Leptin is the hormone that tells your hypothalamus that you are full.  As blood sugar increases and insulin is released by the pancreas to deal with it, leptin is eventually released as well to tell your hypothalamus that your body has the energy it needs for now and to stop eating.  At one point it was assumed that obese people were just leptin deficient and that all they needed to do was to have their leptin levels raised and the weight would begin to come off.  Unfortunately, what we now know is that most of us aren’t leptin deficient, we are leptin resistant.  Our leptin levels have been so high for so long that our hypothalamus no longer responds to leptin like it should.  Just like someone can become insulin resistant, leading to Type II Diabetes, we can also become leptin resistant, leading to obesity because we are always hungry.

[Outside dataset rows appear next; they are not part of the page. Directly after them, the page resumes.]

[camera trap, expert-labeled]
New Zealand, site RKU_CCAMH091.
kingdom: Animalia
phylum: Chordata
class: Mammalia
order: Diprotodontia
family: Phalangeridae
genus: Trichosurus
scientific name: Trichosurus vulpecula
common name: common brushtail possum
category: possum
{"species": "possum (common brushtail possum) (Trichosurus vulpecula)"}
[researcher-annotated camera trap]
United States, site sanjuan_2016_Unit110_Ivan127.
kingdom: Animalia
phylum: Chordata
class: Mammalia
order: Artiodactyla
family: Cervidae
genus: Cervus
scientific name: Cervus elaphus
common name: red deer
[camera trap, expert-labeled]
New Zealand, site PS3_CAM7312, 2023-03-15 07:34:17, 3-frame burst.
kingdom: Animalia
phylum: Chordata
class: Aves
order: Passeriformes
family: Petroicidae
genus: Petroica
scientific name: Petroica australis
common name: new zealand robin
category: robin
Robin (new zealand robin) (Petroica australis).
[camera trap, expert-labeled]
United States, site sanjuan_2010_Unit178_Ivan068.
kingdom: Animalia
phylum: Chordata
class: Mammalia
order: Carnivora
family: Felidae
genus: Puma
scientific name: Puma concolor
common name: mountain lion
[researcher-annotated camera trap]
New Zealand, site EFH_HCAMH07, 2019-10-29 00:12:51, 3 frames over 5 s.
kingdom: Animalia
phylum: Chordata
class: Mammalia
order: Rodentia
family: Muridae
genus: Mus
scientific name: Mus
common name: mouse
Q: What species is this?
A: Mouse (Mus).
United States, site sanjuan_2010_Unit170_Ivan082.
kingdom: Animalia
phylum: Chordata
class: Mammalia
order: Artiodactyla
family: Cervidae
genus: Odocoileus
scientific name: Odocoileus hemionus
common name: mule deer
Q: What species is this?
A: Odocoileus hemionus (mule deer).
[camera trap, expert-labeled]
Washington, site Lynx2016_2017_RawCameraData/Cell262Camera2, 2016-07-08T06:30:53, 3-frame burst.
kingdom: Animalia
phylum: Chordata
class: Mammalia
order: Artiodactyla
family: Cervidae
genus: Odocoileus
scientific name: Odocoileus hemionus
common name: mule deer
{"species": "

Here is the crux of the problem, insulin and leptin are both fighting to be seen by the hypothalamus.  When insulin levels are high, your body goes into “fat-storage” mode and you get fatter.  When Leptin levels are high, you go into “Fat-usage” mode and you get thinner.  But if your insulin levels are always elevated, it “drowns out” the leptin signal and your appetite is always turned on.  Not only are you always hungry but since your body is constantly in “fat storage” mode, you don’t have the necessary motivation to exercise or be active.  You need to reduce your insulin levels so your leptin levels rise which will trigger a controlled appetite and give you the energy to move and exercise.

All notes taken from information found in Fat Chance by Dr Lustig, Good Calories, Bad Calories by Gary Taubes, The Angriest Trainer Podcast and Jimmy Moore’s Podcasts.